Measuring Traffic

December 9, 2004

As a website runs, a log file is generated on the web server. This log file contains one line for each and every thing sent to visitors of the site — pages, images, etc. In most cases, this line also indicates what kind of browser it was (“User Agent”), what operating system it ran on (Windows XP, Mac OS X, etc.), the address of the user (“Host Address”) and if the user clicked on a link to get to the page that was sent, it will also have the address of that page (“referer” and yes, it’s routinely misspelled this way.)

As you can imagine, this makes for a large and unwieldy file very quickly. This file is typically processed and used to generate one or more “statistics” pages. Your web host may offer one or several varieties of statistics pages — some may be free, and others may cost money. Alternatively, you might install (or have installed) a statistics package of your own choice, or you might even download your log files and use any of several popular programs on your own computer to generate statistical information. (There is also another alternative, involving placing counting codes on each page, but we’ll ignore that for the sake of this discussion)

What all of these mechanisms have in common is that they have to make some “guesses” as to how to interpret the logs.
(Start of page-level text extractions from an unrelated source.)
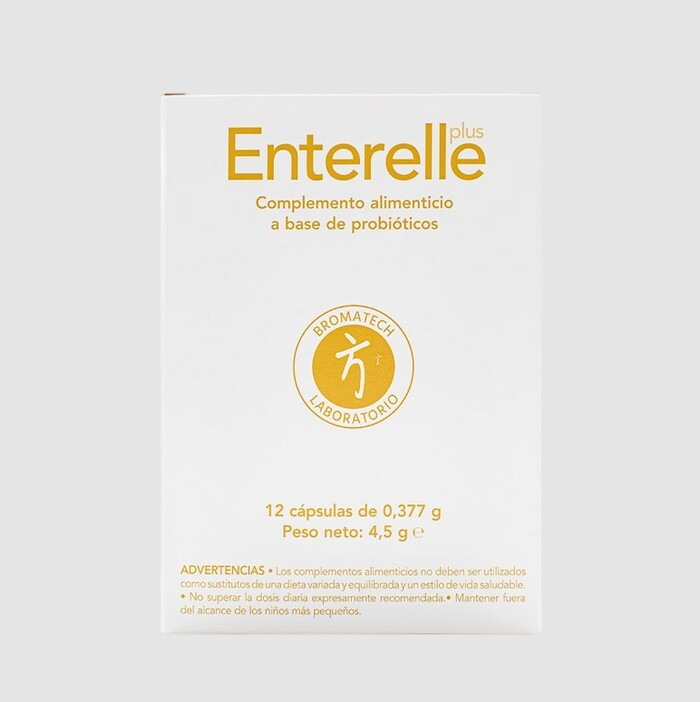 Enterelle plus

Complemento alimenticio
a base de probióticos

BROMATECH
LABORATORIO

12 cápsulas de 0,377 g
Peso neto: 4,5 g ℮

ADVERTENCIAS • Los complementos alimenticios no deben ser utilizados como sustitutos de una dieta variada y equilibrada y un estilo de vida saludable. • No superar la dosis diaria expresamente recomendada.• Mantener fuera del alcance de los niños más pequeños.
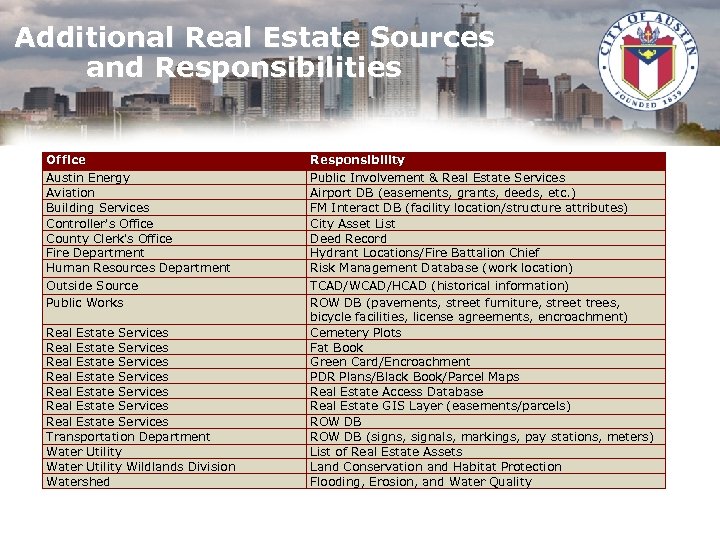 Additional Real Estate Sources and Responsibilities

CITY OF AUSTIN
FOUNDED 1839

| Office | Responsibility |
|---|---|
| Austin Energy | Public Involvement & Real Estate Services |
| Aviation | Airport DB (easements, grants, deeds, etc.) |
| Building Services | FM Interact DB (facility location/structure attributes) |
| Controller's Office | City Asset List |
| County Clerk's Office | Deed Record |
| Fire Department | Hydrant Locations/Fire Battalion Chief |
| Human Resources Department | Risk Management Database (work location) |
| Outside Source | TCAD/WCAD/HCAD (historical information) |
| Public Works | ROW DB (pavements, street furniture, street trees, bicycle facilities, license agreements, encroachment) |
| Real Estate Services | Cemetery Plots |
| Real Estate Services | Fat Book |
| Real Estate Services | Green Card/Encroachment |
| Real Estate Services | PDR Plans/Black Book/Parcel Maps |
| Real Estate Services | Real Estate Access Database |
| Real Estate Services | Real Estate GIS Layer (easements/parcels) |
| Real Estate Services | ROW DB |
| Transportation Department | ROW DB (signs, signals, markings, pay stations, meters) |
| Water Utility | List of Real Estate Assets |
| Water Utility Wildlands Division | Land Conservation and Habitat Protection |
| Watershed | Flooding, Erosion, and Water Quality |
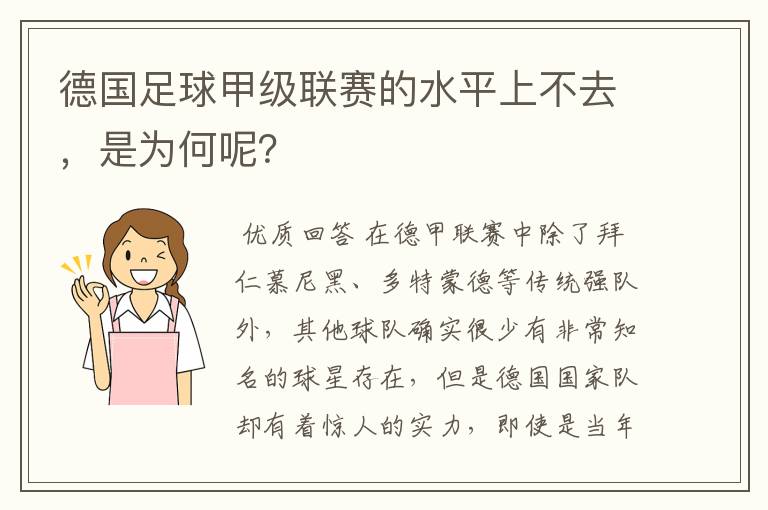 德国足球甲级联赛的水平上不去，是为何呢？

优质回答 在德甲联赛中除了拜仁慕尼黑、多特蒙德等传统强队外，其他球队确实很少有非常知名的球星存在，但是德国国家队却有着惊人的实力，即使是当年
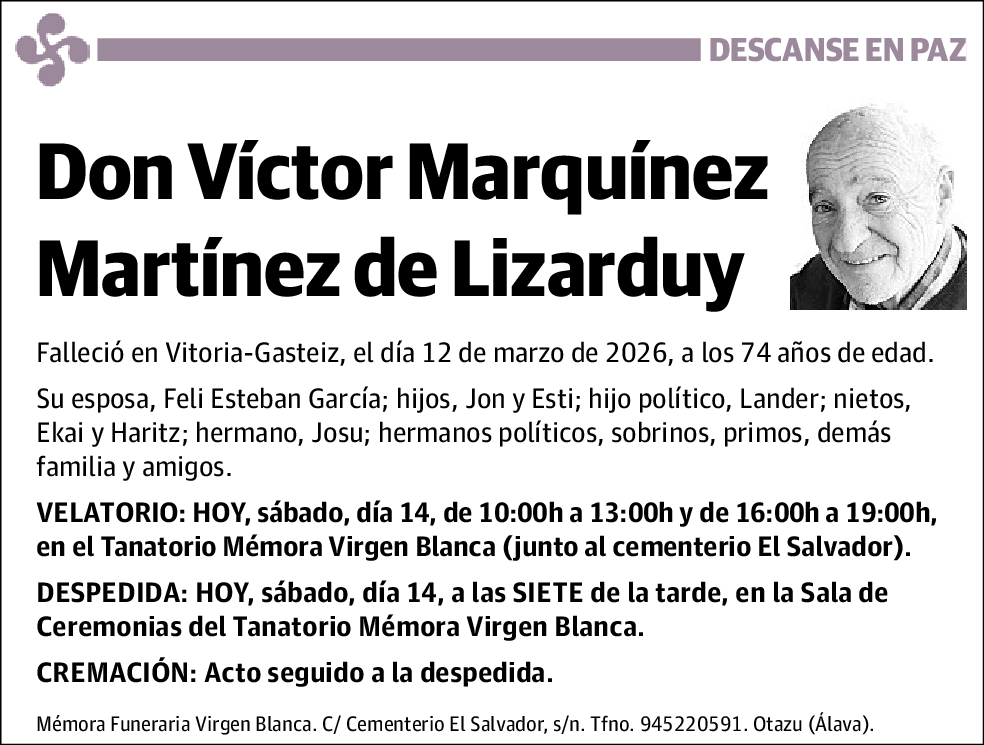 DESCANSE EN PAZ

Don Víctor Marquínez Martínez de Lizarduy

Falleció en Vitoria-Gasteiz, el día 12 de marzo de 2026, a los 74 años de edad.

Su esposa, Feli Esteban García; hijos, Jon y Esti; hijo político, Lander; nietos, Ekai y Haritz; hermano, Josu; hermanos políticos, sobrinos, primos, demás familia y amigos.

VELATORIO: HOY, sábado, día 14, de 10:00h a 13:00h y de 16:00h a 19:00h, en el Tanatorio Mémora Virgen Blanca (junto al cementerio El Salvador).

DESPEDIDA: HOY, sábado, día 14, a las SIETE de la tarde, en la Sala de Ceremonias del Tanatorio Mémora Virgen Blanca.

CREMACIÓN: Acto seguido a la despedida.

Mémora Funeraria Virgen Blanca. C/ Cementerio El Salvador, s/n. Tfno. 945220591. Otazu (Álava).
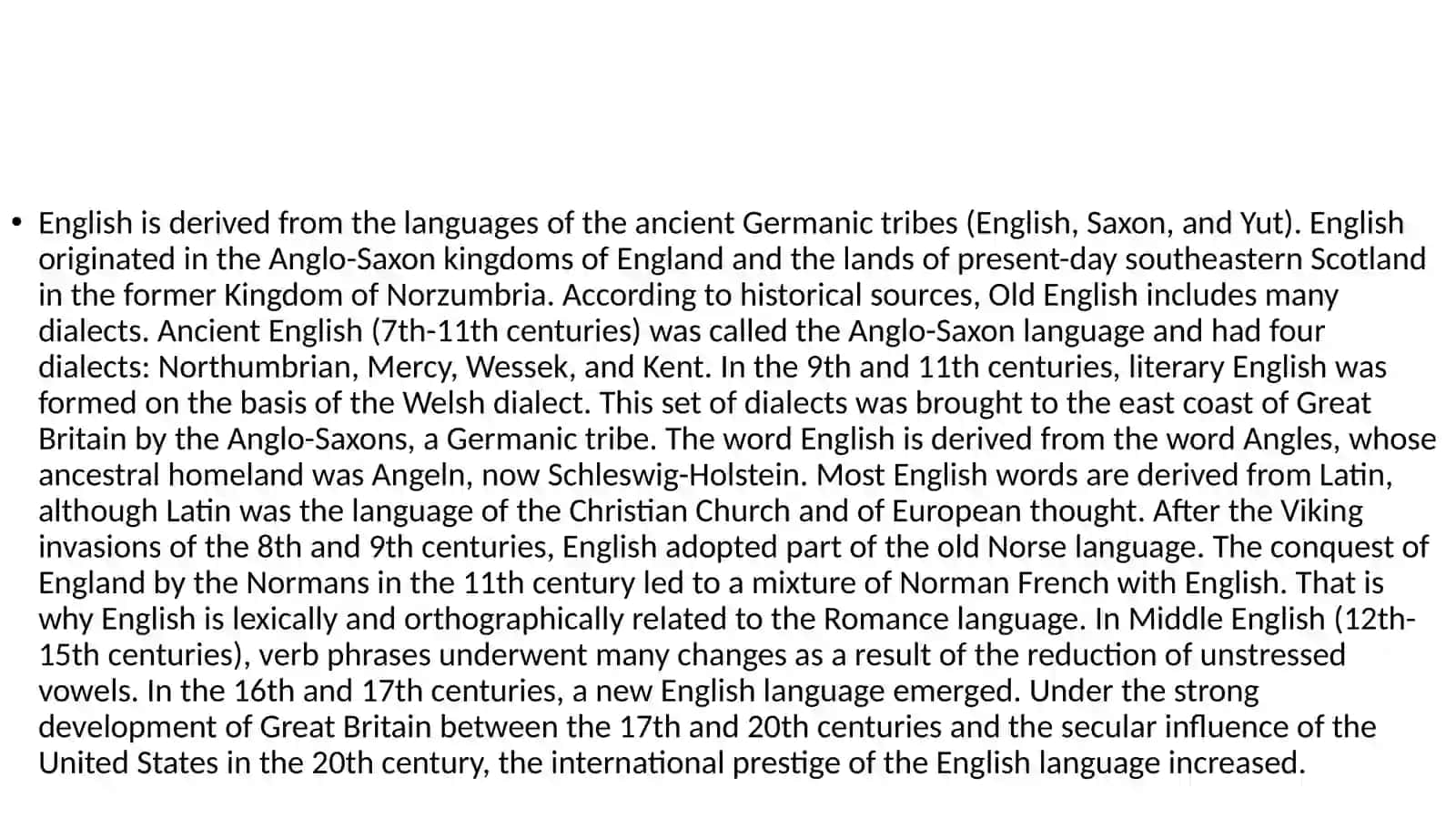 • English is derived from the languages of the ancient Germanic tribes (English, Saxon, and Yut). English originated in the Anglo-Saxon kingdoms of England and the lands of present-day southeastern Scotland in the former Kingdom of Norzumbria. According to historical sources, Old English includes many dialects. Ancient English (7th-11th centuries) was called the Anglo-Saxon language and had four dialects: Northumbrian, Mercy, Wessek, and Kent. In the 9th and 11th centuries, literary English was formed on the basis of the Welsh dialect. This set of dialects was brought to the east coast of Great Britain by the Anglo-Saxons, a Germanic tribe. The word English is derived from the word Angles, whose ancestral homeland was Angeln, now Schleswig-Holstein. Most English words are derived from Latin, although Latin was the language of the Christian Church and of European thought. After the Viking invasions of the 8th and 9th centuries, English adopted part of the old Norse language. The conquest of England by the Normans in the 11th century led to a mixture of Norman French with English. That is why English is lexically and orthographically related to the Romance language. In Middle English (12th-15th centuries), verb phrases underwent many changes as a result of the reduction of unstressed vowels. In the 16th and 17th centuries, a new English language emerged. Under the strong development of Great Britain between the 17th and 20th centuries and the secular influence of the United States in the 20th century, the international prestige of the English language increased.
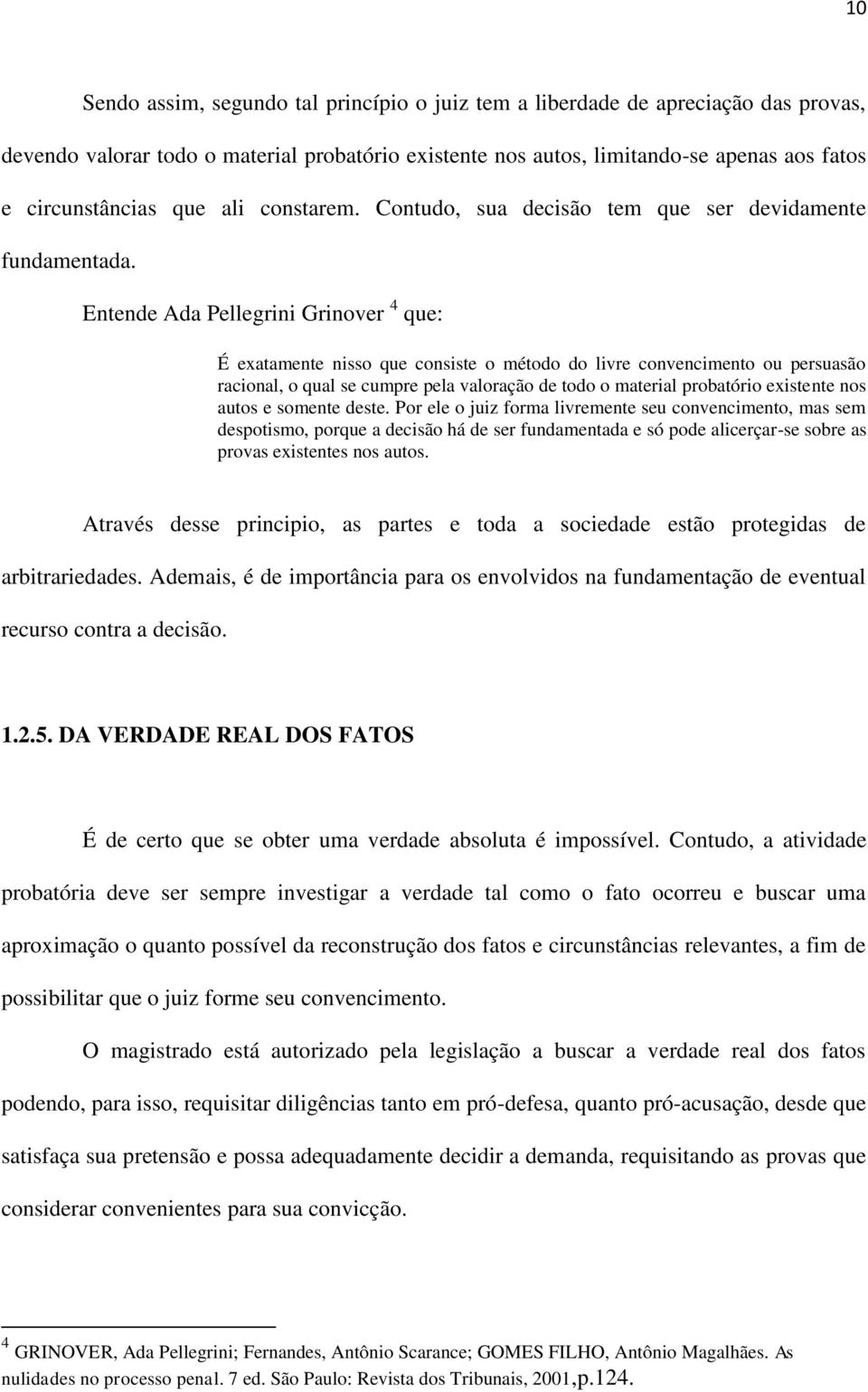 10

Sendo assim, segundo tal princípio o juiz tem a liberdade de apreciação das provas, devendo valorar todo o material probatório existente nos autos, limitando-se apenas aos fatos e circunstâncias que ali constarem. Contudo, sua decisão tem que ser devidamente fundamentada.

Entende Ada Pellegrini Grinover $^4$ que:

É exatamente nisso que consiste o método do livre convencimento ou persuasão racional, o qual se cumpre pela valoração de todo o material probatório existente nos autos e somente deste. Por ele o juiz forma livremente seu convencimento, mas sem despotismo, porque a decisão há de ser fundamentada e só pode alicerçar-se sobre as provas existentes nos autos.

Através desse principio, as partes e toda a sociedade estão protegidas de arbitrariedades. Ademais, é de importância para os envolvidos na fundamentação de eventual recurso contra a decisão.

1.2.5. DA VERDADE REAL DOS FATOS

É de certo que se obter uma verdade absoluta é impossível. Contudo, a atividade probatória deve ser sempre investigar a verdade tal como o fato ocorreu e buscar uma aproximação o quanto possível da reconstrução dos fatos e circunstâncias relevantes, a fim de possibilitar que o juiz forme seu convencimento.

O magistrado está autorizado pela legislação a buscar a verdade real dos fatos podendo, para isso, requisitar diligências tanto em pró-defesa, quanto pró-acusação, desde que satisfaça sua pretensão e possa adequadamente decidir a demanda, requisitando as provas que considerar convenientes para sua convicção.

$^4$ GRINOVER, Ada Pellegrini; Fernandes, Antônio Scarance; GOMES FILHO, Antônio Magalhães. As nulidades no processo penal. 7 ed. São Paulo: Revista dos Tribunais, 2001,p.124.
As far as the web server is concerned, if a user viewed one page at 10:00 AM and another at 10:01 AM, those two events have nothing to do with each other. The statistics packages make this determination themselves based on time between pages, etc.

For this reason, two different statistics programs looking at the same set of logs will often have somewhat different results. In general, it’s a bad practice to try to compare them — changes in traffic in a single statistics program over time will yield much more usable information.

Years ago, it used to be common to speak of web traffic in terms of “hits”. Since each image on a page is a “hit”, as are things like style sheets, external Javascript files, etc., a “hit” isn’t terribly useful. Since one page might generate fifty “hits” per view, and another five, it’s usually a lot more convenient to speak of “page views” (someone once suggested that “HITS” is an acronym for “How Idiots Track Statistics”, which is crude, but probably near the mark.)

Another useful figure to watch is “User Session”. This approximates (due to the limitations mentioned above) how many users visited the site during a period. If a given user showed up at the site at 9:00 AM, and looked at pages until 9:45 AM, and returned again for 10 minutes at 4:00 PM, this should be counted as two “User Sessions”.

In general, things your statistics program should be telling you include:

  • Page Views
  • User Sessions
  • Number of views per page
  • Number of times users entered the site on a page
  • Number of times users exited the site on a page
  • Referring pages, and how many users they sent
  • Number of hits per each search engine
  • Keywords and phrases used at search engines
  • Amount of data transfered (this is particularly important if you pay for your hosting by transfer volume)

Regardless of the statistics package you use, whether it’s provided by your web host or one you download and run on your own computer, it’s vitally important that you learn how to read your site statistics, and do it regularly. Otherwise, you have no tools to gauge how well your site is performing, and how well you are promoting your site — whether links from other sites are actually sending you traffic, whether search engines are finding your most important pages, etc.